→ **EXERCISE REQUIREMENTS**
Extend the IVF frequently asked questions text from the point where it stops.
*** Opening of PASSAGE TO READ ***
To provide more information, we have listed a set of frequently asked questions by our patients and their answers. We hope that you will find this informational and enlightening. Should you have any question not found here, do drop us a note at the contact us page.

What is IVF?
IVF is the common acronym for In-Vitro Fertilization, a frequently used conception practice when there are certain issues with the reproductive health of the mother, father, or both. IVF is simply the uniting of egg and sperm in vitro (in the lab). Subsequently the embryos are transferred into the uterus through the cervix and pregnancy is allowed to begin. The process is done in conjunction with ovulation induction through drugs, monitoring of hormone levels and follicle scans with ultrasound.

How common is infertility and IVF?
More than six million people in the United States are affected by infertility. While there are a number of assisted reproductive technologies (ART) available to infertile couples, in vitro fertilization (IVF) is by far the most utilised of these methods. In fact, IVF accounts for more than 99 percent of all ART procedures and is the oldest ART procedure with the first baby born in 1978. IVF was introduced in the United States in 1981 and from 1985 through 2000 and more than 139,000 births of babies conceived through IVF. Through the end of 2002, almost 300,000 babies have been born in the US as a result of reported ART procedures.

When should I consider IVF?
If you are under 35 and have been trying to conceive for a year, or if you are over 35 and have been trying for 6 months, you may want to explore the possibility of IVF. IVF is not a cheap option, so you will want to do tests with your doctor to determine that this is the best route for you. Some good candidates for IVF include those who have:

  • Tubal problems can mean a woman’s fallopian tubes are blocked or damaged, which can make it difficult for the egg to be fertilized or for an embryo to travel to the uterus.
  • Male factor can include a low sperm count, problems with sperm function or motility which can inhibit sperm from fertilizing an egg on its own.
  • Severe Endometriosis affecting both fertilization of the egg and implantation of the embryo in the uterus.
  • Ovarian issues which prevent the release or production of eggs.
  • Abnormal uterus shape, fibroid tumours, or exposure to diethylstilbestrol (DES) as a fetus.
  • Unexplained infertility

If I conceive with IVF will my baby have the same odds of being healthy as if I had conceived naturally?
*** Close of PASSAGE TO READ ***
*** Opening of DATASET ENTRIES ***
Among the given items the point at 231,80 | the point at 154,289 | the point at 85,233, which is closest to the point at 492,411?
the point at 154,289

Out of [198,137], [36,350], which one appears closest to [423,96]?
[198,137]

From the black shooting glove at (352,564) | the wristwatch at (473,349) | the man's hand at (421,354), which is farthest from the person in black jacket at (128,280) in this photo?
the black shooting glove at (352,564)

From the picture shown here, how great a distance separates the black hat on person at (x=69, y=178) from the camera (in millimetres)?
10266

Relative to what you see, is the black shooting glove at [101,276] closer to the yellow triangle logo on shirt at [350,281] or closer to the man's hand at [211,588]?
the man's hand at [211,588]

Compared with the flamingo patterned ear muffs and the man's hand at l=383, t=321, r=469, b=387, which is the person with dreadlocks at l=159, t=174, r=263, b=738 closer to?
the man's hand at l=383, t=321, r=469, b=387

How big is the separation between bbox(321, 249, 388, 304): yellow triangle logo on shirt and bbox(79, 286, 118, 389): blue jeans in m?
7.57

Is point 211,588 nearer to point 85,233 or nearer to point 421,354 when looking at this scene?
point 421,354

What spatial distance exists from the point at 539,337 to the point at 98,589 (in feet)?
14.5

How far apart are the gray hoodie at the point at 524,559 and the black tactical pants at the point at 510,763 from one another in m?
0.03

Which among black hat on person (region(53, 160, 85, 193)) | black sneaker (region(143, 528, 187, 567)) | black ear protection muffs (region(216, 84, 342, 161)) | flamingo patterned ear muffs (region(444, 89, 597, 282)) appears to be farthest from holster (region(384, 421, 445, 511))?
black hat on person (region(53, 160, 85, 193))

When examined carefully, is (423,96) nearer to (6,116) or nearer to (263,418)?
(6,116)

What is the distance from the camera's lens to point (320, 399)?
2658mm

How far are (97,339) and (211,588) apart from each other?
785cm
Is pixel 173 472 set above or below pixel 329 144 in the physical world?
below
*** Close of DATASET ENTRIES ***
*** Opening of DATASET ENTRIES ***
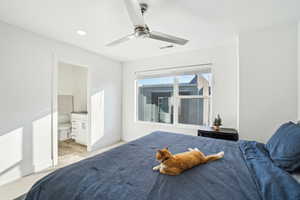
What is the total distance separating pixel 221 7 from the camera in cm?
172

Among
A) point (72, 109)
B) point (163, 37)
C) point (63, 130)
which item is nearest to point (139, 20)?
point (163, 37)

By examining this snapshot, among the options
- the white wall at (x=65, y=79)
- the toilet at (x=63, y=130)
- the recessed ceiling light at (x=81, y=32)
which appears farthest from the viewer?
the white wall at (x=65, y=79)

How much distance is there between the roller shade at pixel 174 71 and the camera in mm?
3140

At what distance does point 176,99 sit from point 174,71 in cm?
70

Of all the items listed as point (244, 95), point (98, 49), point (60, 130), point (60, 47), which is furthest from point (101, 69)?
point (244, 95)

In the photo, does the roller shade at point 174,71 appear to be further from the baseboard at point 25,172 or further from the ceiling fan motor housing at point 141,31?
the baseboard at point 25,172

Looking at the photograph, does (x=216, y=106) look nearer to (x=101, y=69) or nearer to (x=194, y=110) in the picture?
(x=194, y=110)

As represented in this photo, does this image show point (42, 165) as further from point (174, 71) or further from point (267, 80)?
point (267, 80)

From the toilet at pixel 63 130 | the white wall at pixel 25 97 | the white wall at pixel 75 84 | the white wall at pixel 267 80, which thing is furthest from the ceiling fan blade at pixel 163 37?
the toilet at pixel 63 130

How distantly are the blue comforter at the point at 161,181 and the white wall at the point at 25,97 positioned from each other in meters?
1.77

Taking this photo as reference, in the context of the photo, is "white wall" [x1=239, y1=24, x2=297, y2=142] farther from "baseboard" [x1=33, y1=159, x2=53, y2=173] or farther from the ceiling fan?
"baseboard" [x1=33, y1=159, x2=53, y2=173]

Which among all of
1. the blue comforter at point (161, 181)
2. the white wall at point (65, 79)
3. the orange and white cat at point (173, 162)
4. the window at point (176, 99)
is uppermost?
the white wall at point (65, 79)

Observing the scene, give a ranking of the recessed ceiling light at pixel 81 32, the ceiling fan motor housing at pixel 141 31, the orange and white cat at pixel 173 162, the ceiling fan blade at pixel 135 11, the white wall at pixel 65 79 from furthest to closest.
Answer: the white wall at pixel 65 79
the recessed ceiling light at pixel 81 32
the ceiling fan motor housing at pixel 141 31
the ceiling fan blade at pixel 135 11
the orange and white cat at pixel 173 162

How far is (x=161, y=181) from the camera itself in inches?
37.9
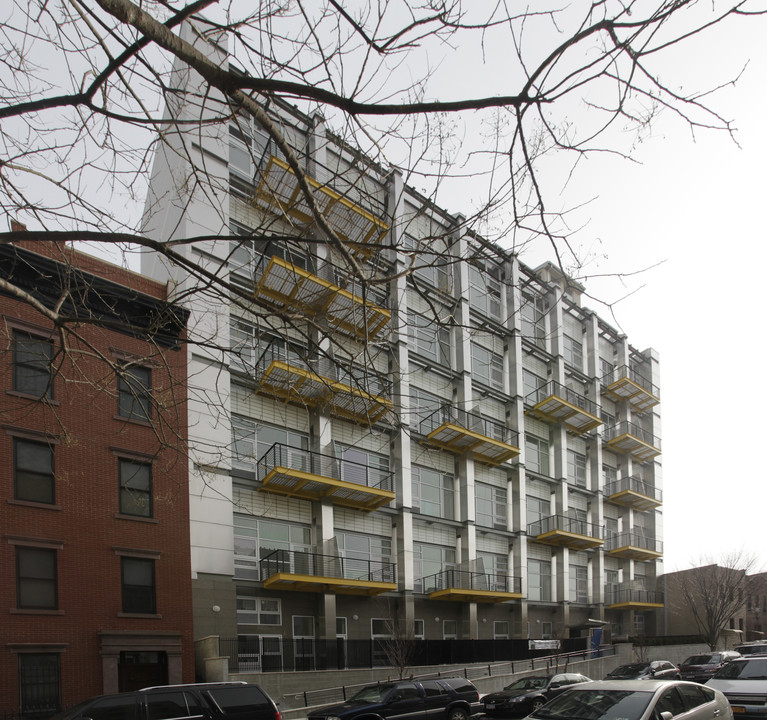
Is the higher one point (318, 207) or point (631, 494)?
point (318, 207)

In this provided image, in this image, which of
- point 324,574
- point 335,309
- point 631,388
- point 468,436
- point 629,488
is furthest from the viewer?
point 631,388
*** Close of DATASET ENTRIES ***
→ **THE ANSWER**
Yes, recent research has shown no increased risk of prematurity, pregnancy hypertension, extended delivery, need for C-section, or other delivery complications, and children resulting from IVF have the same incidence of birth defects as children who are conceived naturally. There are slightly elevated numbers of miscarriages among IVF mothers, but this may be due to the close monitoring of these woman, versus woman in the general population that may not have been aware of their pregnancy prior to (or following) their miscarriage.

However, this assumes all critical factors are the same such as age, number of births, exposure to carcinogens, condition of the mother’s body and uterus. This does not take into account if the mother has twins or triplets with IVF, which elevates many risks including increased miscarriage rate, low birth weight, prematurity, abnormal presentations, prolapse of umbilical cord, placental abruption, fetal distress and bleeding after delivery.

Does IVF increase my chance of having twins or triplets?
Of the 78 percent of pregnancies as a result of IVF that result in a live birth, about 50 percent are singletons, 24 percent are twins and 5 percent are triplets or more. The natural rate of multiple births is around one percent, however where a pregnancy results from assisted reproduction, the rate rises to 20-40 percent. In IVF procedures, the step where the sperm penetrates the ovum is achieved in the lab to increase the odds of success of pregnancy. Because many couples have multiple successful embryos implanted, the chance of more than one of them thriving is higher. Also, the percentage of male fetuses decreases as the number of fetuses per pregnancy increases, resulting in more females being born in multiple pregnancies.